### WORK INSTRUCTION
Send back the records exactly as written, with no images.

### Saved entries
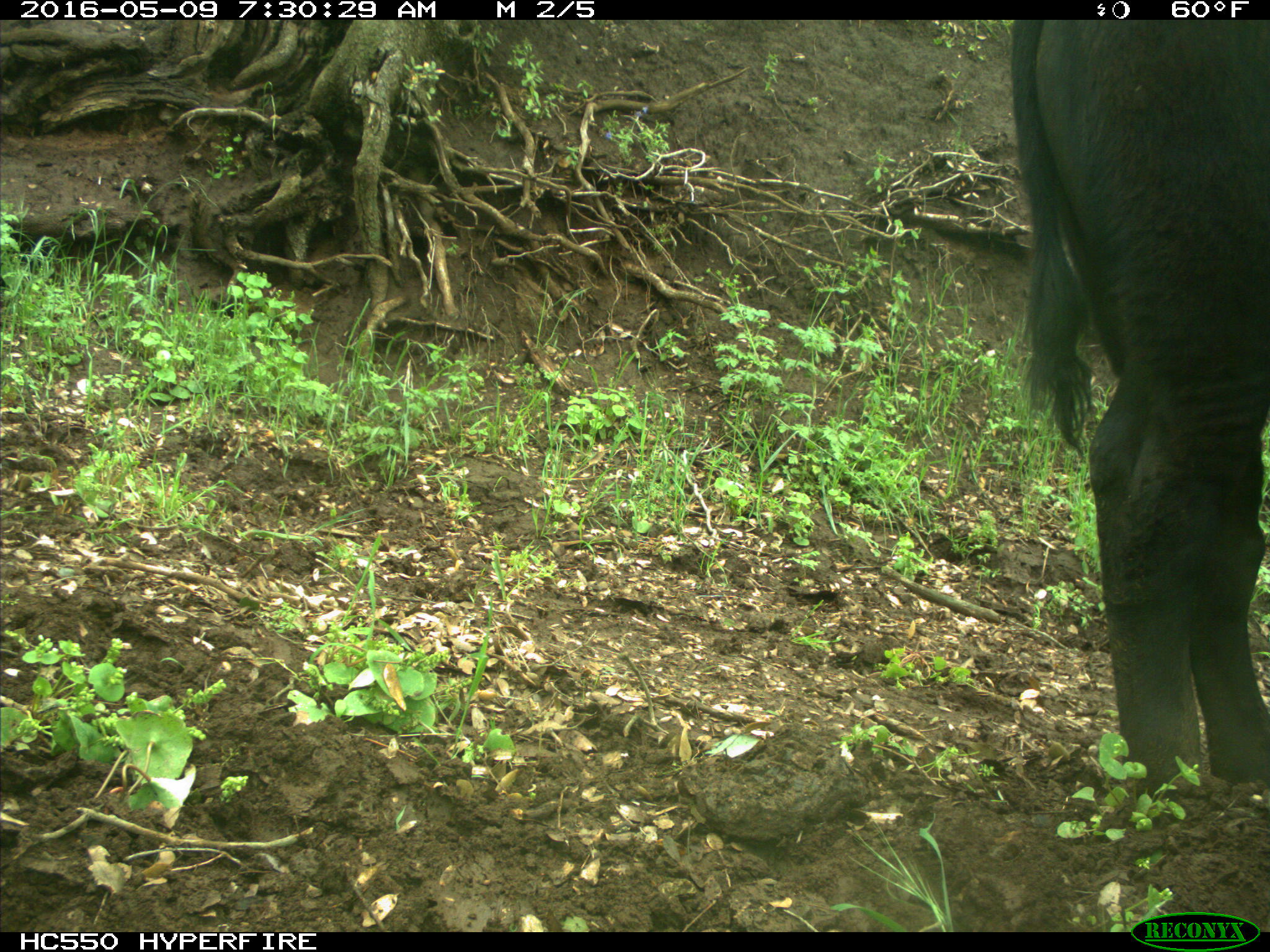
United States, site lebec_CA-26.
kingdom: Animalia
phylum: Chordata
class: Mammalia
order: Artiodactyla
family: Bovidae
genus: Bos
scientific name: Bos taurus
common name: domestic cow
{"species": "Bos taurus (domestic cow)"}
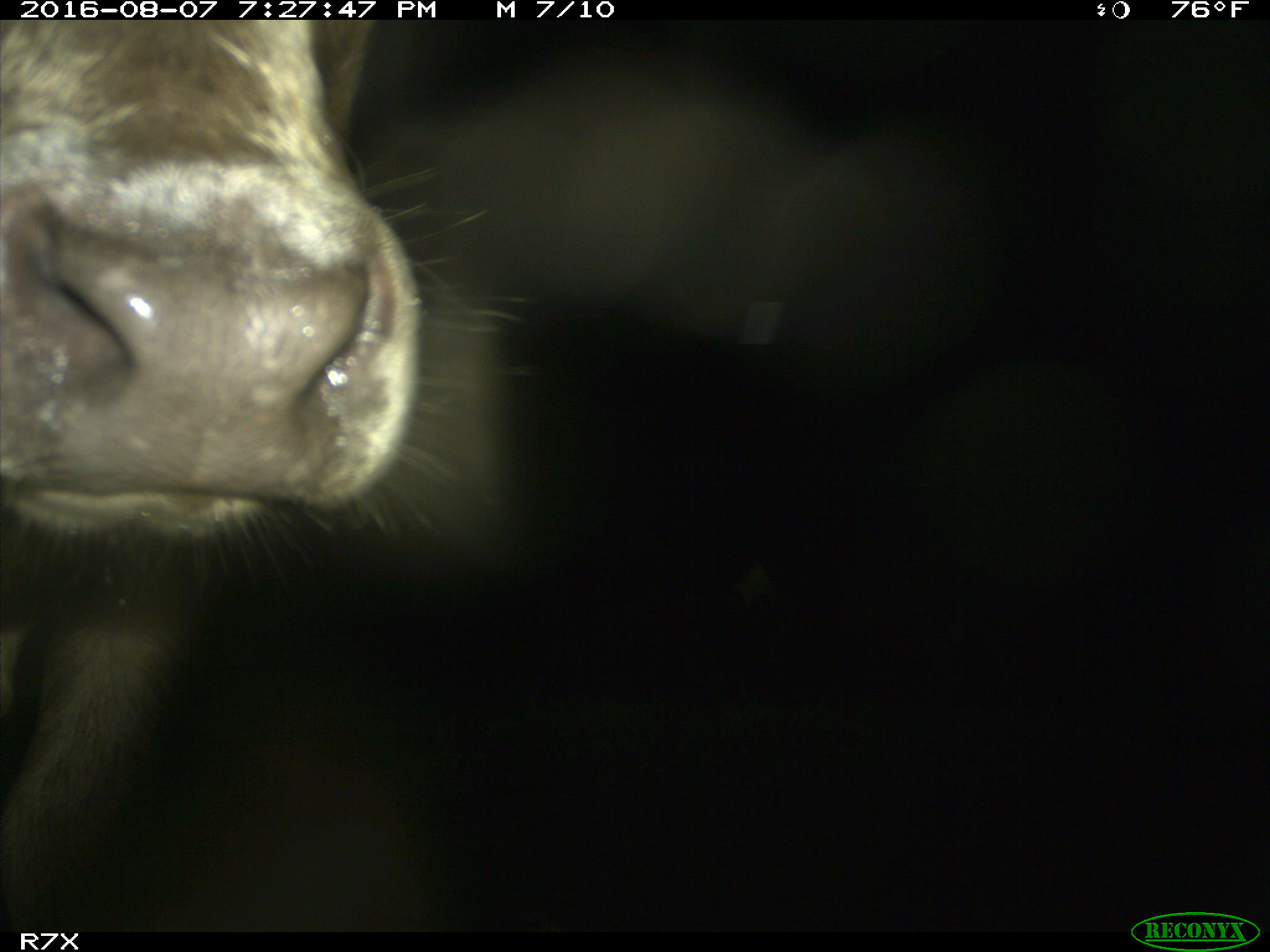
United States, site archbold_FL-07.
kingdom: Animalia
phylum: Chordata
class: Mammalia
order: Artiodactyla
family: Bovidae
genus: Bos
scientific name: Bos taurus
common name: domestic cow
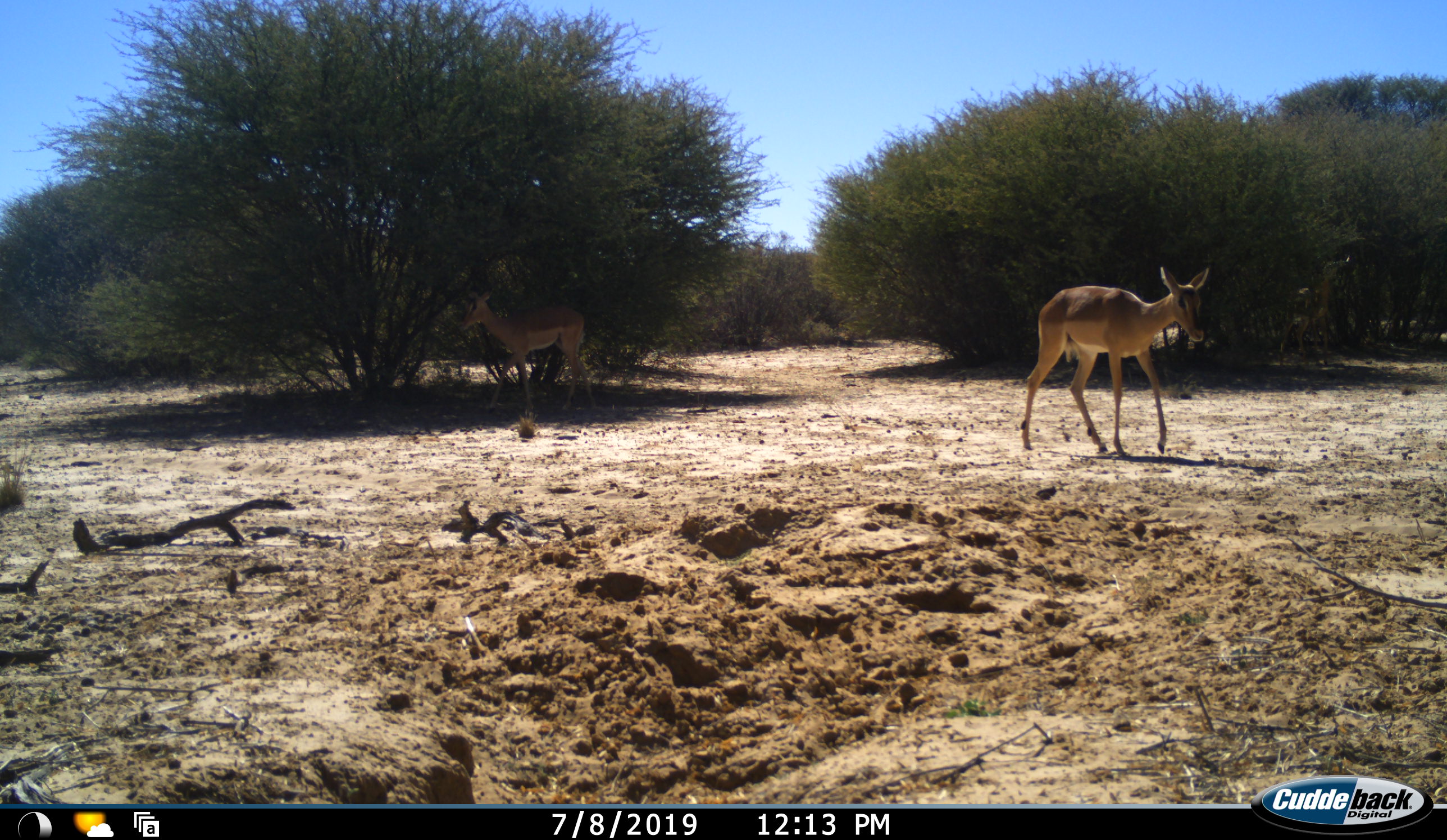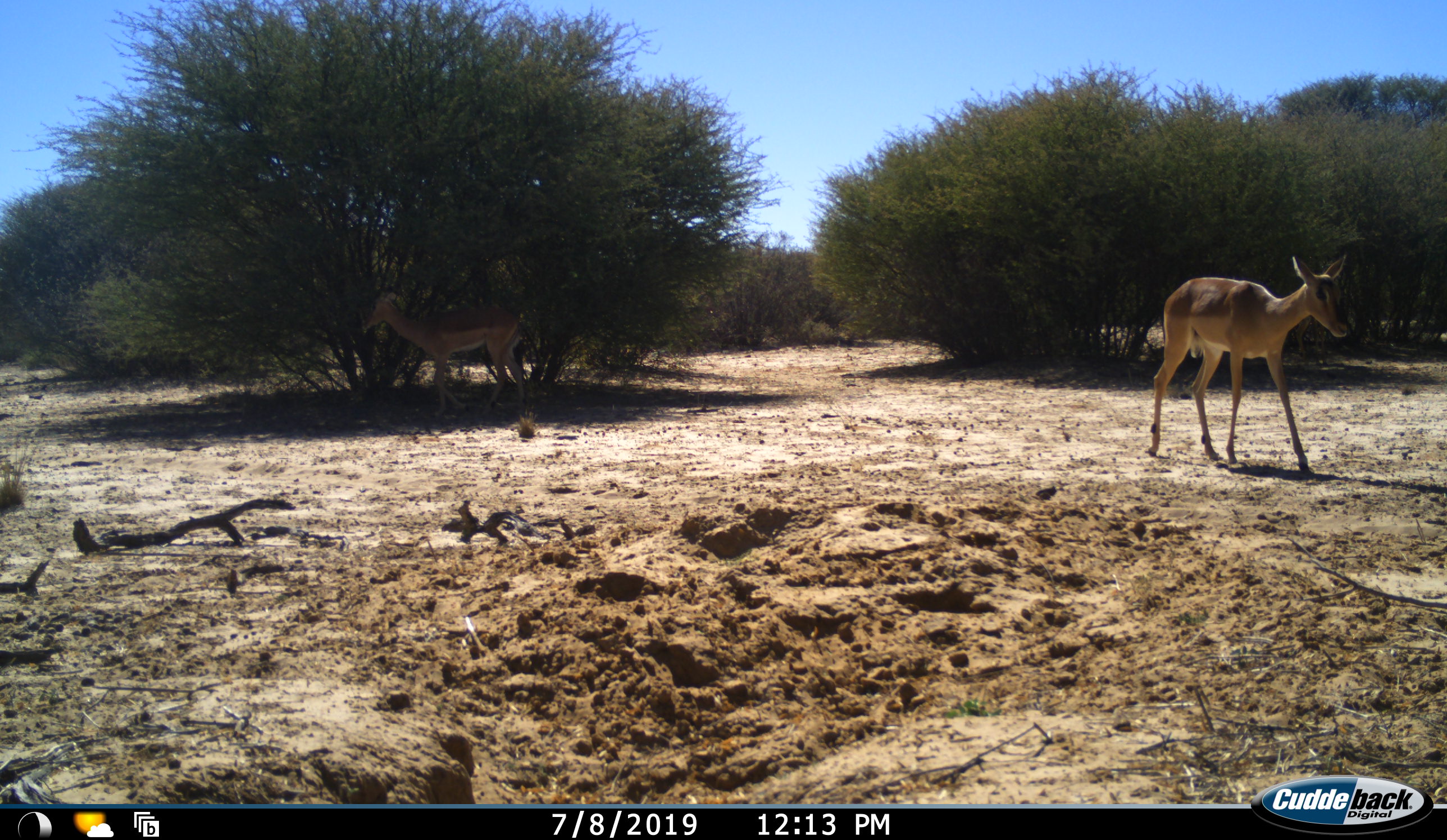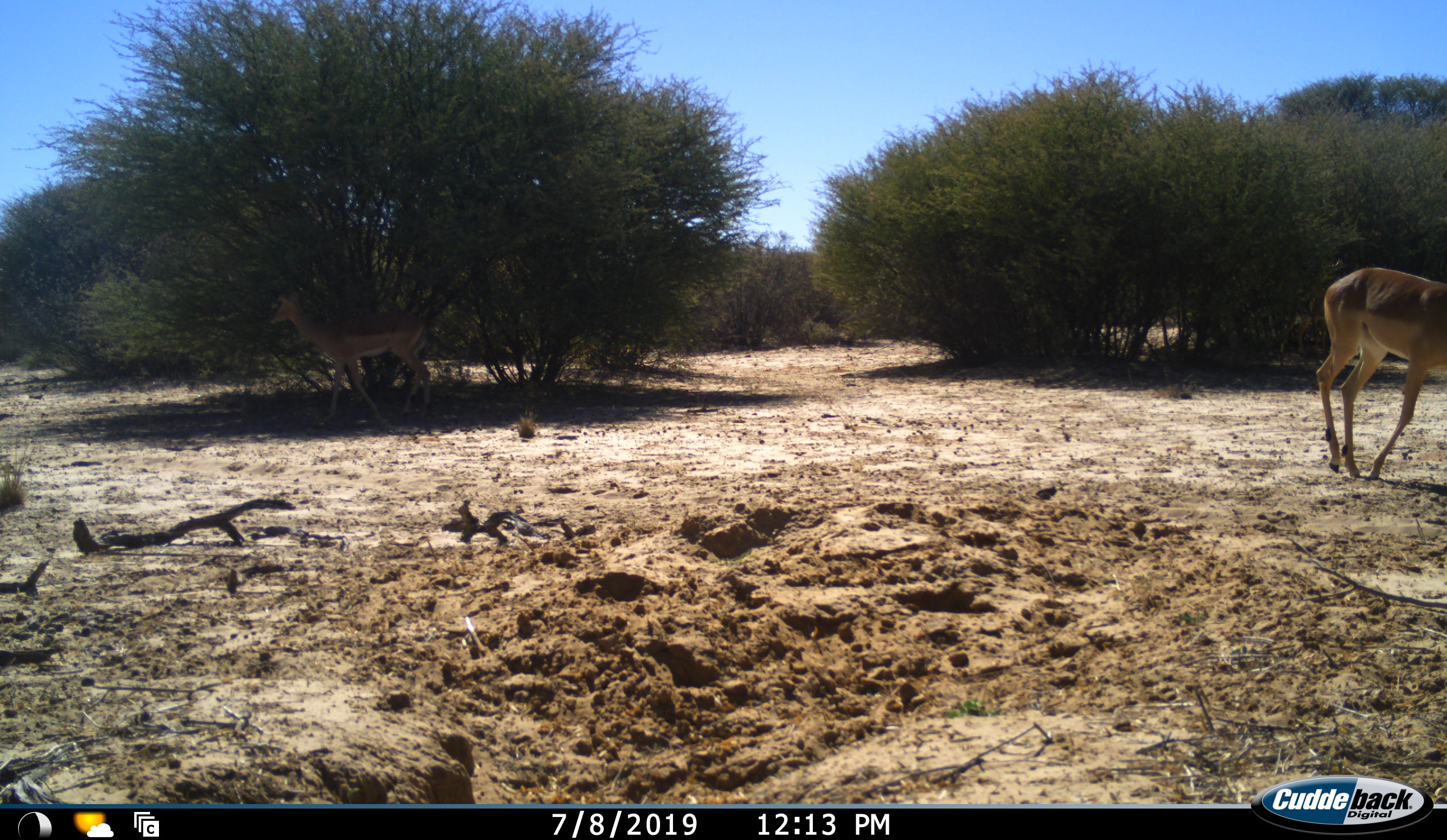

### REPLY
United States, site lebec_CA-26.
kingdom: Animalia
phylum: Chordata
class: Mammalia
order: Artiodactyla
family: Bovidae
genus: Bos
scientific name: Bos taurus
common name: domestic cow
{"species": "Bos taurus (domestic cow)"}
United States, site archbold_FL-07.
kingdom: Animalia
phylum: Chordata
class: Mammalia
order: Artiodactyla
family: Bovidae
genus: Bos
scientific name: Bos taurus
common name: domestic cow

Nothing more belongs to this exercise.